--- Data shown ---
=== Begin Enclosure ===

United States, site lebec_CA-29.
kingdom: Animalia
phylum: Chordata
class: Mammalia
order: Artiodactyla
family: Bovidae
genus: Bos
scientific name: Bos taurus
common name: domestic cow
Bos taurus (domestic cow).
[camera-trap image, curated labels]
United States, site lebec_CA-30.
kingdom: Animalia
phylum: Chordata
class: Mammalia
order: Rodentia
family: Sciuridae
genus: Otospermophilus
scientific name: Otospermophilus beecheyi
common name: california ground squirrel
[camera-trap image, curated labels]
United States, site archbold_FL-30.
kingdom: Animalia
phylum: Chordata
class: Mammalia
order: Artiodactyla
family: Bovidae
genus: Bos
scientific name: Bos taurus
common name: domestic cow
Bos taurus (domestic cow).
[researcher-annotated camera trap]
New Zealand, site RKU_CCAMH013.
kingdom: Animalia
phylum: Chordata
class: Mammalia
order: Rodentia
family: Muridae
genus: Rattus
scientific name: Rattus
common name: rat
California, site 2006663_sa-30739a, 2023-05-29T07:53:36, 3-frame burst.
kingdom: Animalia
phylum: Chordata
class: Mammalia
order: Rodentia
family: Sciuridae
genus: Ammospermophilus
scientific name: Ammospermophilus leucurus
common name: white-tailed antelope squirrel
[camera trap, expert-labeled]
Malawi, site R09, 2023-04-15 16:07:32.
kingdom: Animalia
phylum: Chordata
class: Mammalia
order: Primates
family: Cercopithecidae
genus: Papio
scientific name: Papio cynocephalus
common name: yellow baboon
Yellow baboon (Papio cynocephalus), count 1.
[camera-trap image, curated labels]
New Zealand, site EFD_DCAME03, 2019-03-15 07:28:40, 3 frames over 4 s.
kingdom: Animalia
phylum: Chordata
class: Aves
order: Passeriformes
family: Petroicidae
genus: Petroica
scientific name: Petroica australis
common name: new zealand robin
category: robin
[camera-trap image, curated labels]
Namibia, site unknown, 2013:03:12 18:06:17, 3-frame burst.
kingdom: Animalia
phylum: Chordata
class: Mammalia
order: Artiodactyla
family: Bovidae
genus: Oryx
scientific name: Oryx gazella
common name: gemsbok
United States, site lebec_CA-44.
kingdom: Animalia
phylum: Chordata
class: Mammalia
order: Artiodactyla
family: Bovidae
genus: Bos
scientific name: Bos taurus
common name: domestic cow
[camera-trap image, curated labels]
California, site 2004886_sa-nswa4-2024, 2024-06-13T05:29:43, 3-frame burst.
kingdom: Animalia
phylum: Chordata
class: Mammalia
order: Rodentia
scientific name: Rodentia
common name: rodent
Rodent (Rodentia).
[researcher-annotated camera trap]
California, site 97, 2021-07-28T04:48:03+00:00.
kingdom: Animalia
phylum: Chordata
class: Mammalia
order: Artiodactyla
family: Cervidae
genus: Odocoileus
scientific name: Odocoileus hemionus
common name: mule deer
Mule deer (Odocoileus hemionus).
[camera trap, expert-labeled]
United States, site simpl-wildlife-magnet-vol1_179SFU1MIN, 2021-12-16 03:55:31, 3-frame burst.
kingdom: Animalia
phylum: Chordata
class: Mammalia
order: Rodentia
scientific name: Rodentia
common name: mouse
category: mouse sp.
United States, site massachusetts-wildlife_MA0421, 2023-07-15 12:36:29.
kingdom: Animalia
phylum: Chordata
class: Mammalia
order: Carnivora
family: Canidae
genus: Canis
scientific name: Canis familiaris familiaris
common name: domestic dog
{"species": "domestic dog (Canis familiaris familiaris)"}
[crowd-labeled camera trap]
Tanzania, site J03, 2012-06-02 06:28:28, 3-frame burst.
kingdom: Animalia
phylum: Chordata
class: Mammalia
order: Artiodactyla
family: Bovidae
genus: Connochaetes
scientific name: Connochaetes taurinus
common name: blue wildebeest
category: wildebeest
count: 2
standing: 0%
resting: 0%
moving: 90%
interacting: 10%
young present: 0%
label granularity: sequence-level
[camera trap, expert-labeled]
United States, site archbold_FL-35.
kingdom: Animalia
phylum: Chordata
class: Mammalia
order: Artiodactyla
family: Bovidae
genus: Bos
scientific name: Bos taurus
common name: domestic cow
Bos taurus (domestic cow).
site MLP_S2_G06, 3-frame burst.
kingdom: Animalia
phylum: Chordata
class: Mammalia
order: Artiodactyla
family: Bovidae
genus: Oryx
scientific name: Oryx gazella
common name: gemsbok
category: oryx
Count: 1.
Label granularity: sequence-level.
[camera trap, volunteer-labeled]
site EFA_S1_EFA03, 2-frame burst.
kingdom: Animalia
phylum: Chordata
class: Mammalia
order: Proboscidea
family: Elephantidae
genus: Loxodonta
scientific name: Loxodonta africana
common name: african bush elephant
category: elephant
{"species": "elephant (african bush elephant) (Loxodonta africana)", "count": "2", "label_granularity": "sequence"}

=== End Enclosure ===

--- What the task requires ---
The data above should be copied exactly, with no line omitted.

--- Solved exercise ---
United States, site lebec_CA-29.
kingdom: Animalia
phylum: Chordata
class: Mammalia
order: Artiodactyla
family: Bovidae
genus: Bos
scientific name: Bos taurus
common name: domestic cow
Bos taurus (domestic cow).
[camera-trap image, curated labels]
United States, site lebec_CA-30.
kingdom: Animalia
phylum: Chordata
class: Mammalia
order: Rodentia
family: Sciuridae
genus: Otospermophilus
scientific name: Otospermophilus beecheyi
common name: california ground squirrel
[camera-trap image, curated labels]
United States, site archbold_FL-30.
kingdom: Animalia
phylum: Chordata
class: Mammalia
order: Artiodactyla
family: Bovidae
genus: Bos
scientific name: Bos taurus
common name: domestic cow
Bos taurus (domestic cow).
[researcher-annotated camera trap]
New Zealand, site RKU_CCAMH013.
kingdom: Animalia
phylum: Chordata
class: Mammalia
order: Rodentia
family: Muridae
genus: Rattus
scientific name: Rattus
common name: rat
California, site 2006663_sa-30739a, 2023-05-29T07:53:36, 3-frame burst.
kingdom: Animalia
phylum: Chordata
class: Mammalia
order: Rodentia
family: Sciuridae
genus: Ammospermophilus
scientific name: Ammospermophilus leucurus
common name: white-tailed antelope squirrel
[camera trap, expert-labeled]
Malawi, site R09, 2023-04-15 16:07:32.
kingdom: Animalia
phylum: Chordata
class: Mammalia
order: Primates
family: Cercopithecidae
genus: Papio
scientific name: Papio cynocephalus
common name: yellow baboon
Yellow baboon (Papio cynocephalus), count 1.
[camera-trap image, curated labels]
New Zealand, site EFD_DCAME03, 2019-03-15 07:28:40, 3 frames over 4 s.
kingdom: Animalia
phylum: Chordata
class: Aves
order: Passeriformes
family: Petroicidae
genus: Petroica
scientific name: Petroica australis
common name: new zealand robin
category: robin
[camera-trap image, curated labels]
Namibia, site unknown, 2013:03:12 18:06:17, 3-frame burst.
kingdom: Animalia
phylum: Chordata
class: Mammalia
order: Artiodactyla
family: Bovidae
genus: Oryx
scientific name: Oryx gazella
common name: gemsbok
United States, site lebec_CA-44.
kingdom: Animalia
phylum: Chordata
class: Mammalia
order: Artiodactyla
family: Bovidae
genus: Bos
scientific name: Bos taurus
common name: domestic cow
[camera-trap image, curated labels]
California, site 2004886_sa-nswa4-2024, 2024-06-13T05:29:43, 3-frame burst.
kingdom: Animalia
phylum: Chordata
class: Mammalia
order: Rodentia
scientific name: Rodentia
common name: rodent
Rodent (Rodentia).
[researcher-annotated camera trap]
California, site 97, 2021-07-28T04:48:03+00:00.
kingdom: Animalia
phylum: Chordata
class: Mammalia
order: Artiodactyla
family: Cervidae
genus: Odocoileus
scientific name: Odocoileus hemionus
common name: mule deer
Mule deer (Odocoileus hemionus).
[camera trap, expert-labeled]
United States, site simpl-wildlife-magnet-vol1_179SFU1MIN, 2021-12-16 03:55:31, 3-frame burst.
kingdom: Animalia
phylum: Chordata
class: Mammalia
order: Rodentia
scientific name: Rodentia
common name: mouse
category: mouse sp.
United States, site massachusetts-wildlife_MA0421, 2023-07-15 12:36:29.
kingdom: Animalia
phylum: Chordata
class: Mammalia
order: Carnivora
family: Canidae
genus: Canis
scientific name: Canis familiaris familiaris
common name: domestic dog
{"species": "domestic dog (Canis familiaris familiaris)"}
[crowd-labeled camera trap]
Tanzania, site J03, 2012-06-02 06:28:28, 3-frame burst.
kingdom: Animalia
phylum: Chordata
class: Mammalia
order: Artiodactyla
family: Bovidae
genus: Connochaetes
scientific name: Connochaetes taurinus
common name: blue wildebeest
category: wildebeest
count: 2
standing: 0%
resting: 0%
moving: 90%
interacting: 10%
young present: 0%
label granularity: sequence-level
[camera trap, expert-labeled]
United States, site archbold_FL-35.
kingdom: Animalia
phylum: Chordata
class: Mammalia
order: Artiodactyla
family: Bovidae
genus: Bos
scientific name: Bos taurus
common name: domestic cow
Bos taurus (domestic cow).
site MLP_S2_G06, 3-frame burst.
kingdom: Animalia
phylum: Chordata
class: Mammalia
order: Artiodactyla
family: Bovidae
genus: Oryx
scientific name: Oryx gazella
common name: gemsbok
category: oryx
Count: 1.
Label granularity: sequence-level.
[camera trap, volunteer-labeled]
site EFA_S1_EFA03, 2-frame burst.
kingdom: Animalia
phylum: Chordata
class: Mammalia
order: Proboscidea
family: Elephantidae
genus: Loxodonta
scientific name: Loxodonta africana
common name: african bush elephant
category: elephant
{"species": "elephant (african bush elephant) (Loxodonta africana)", "count": "2", "label_granularity": "sequence"}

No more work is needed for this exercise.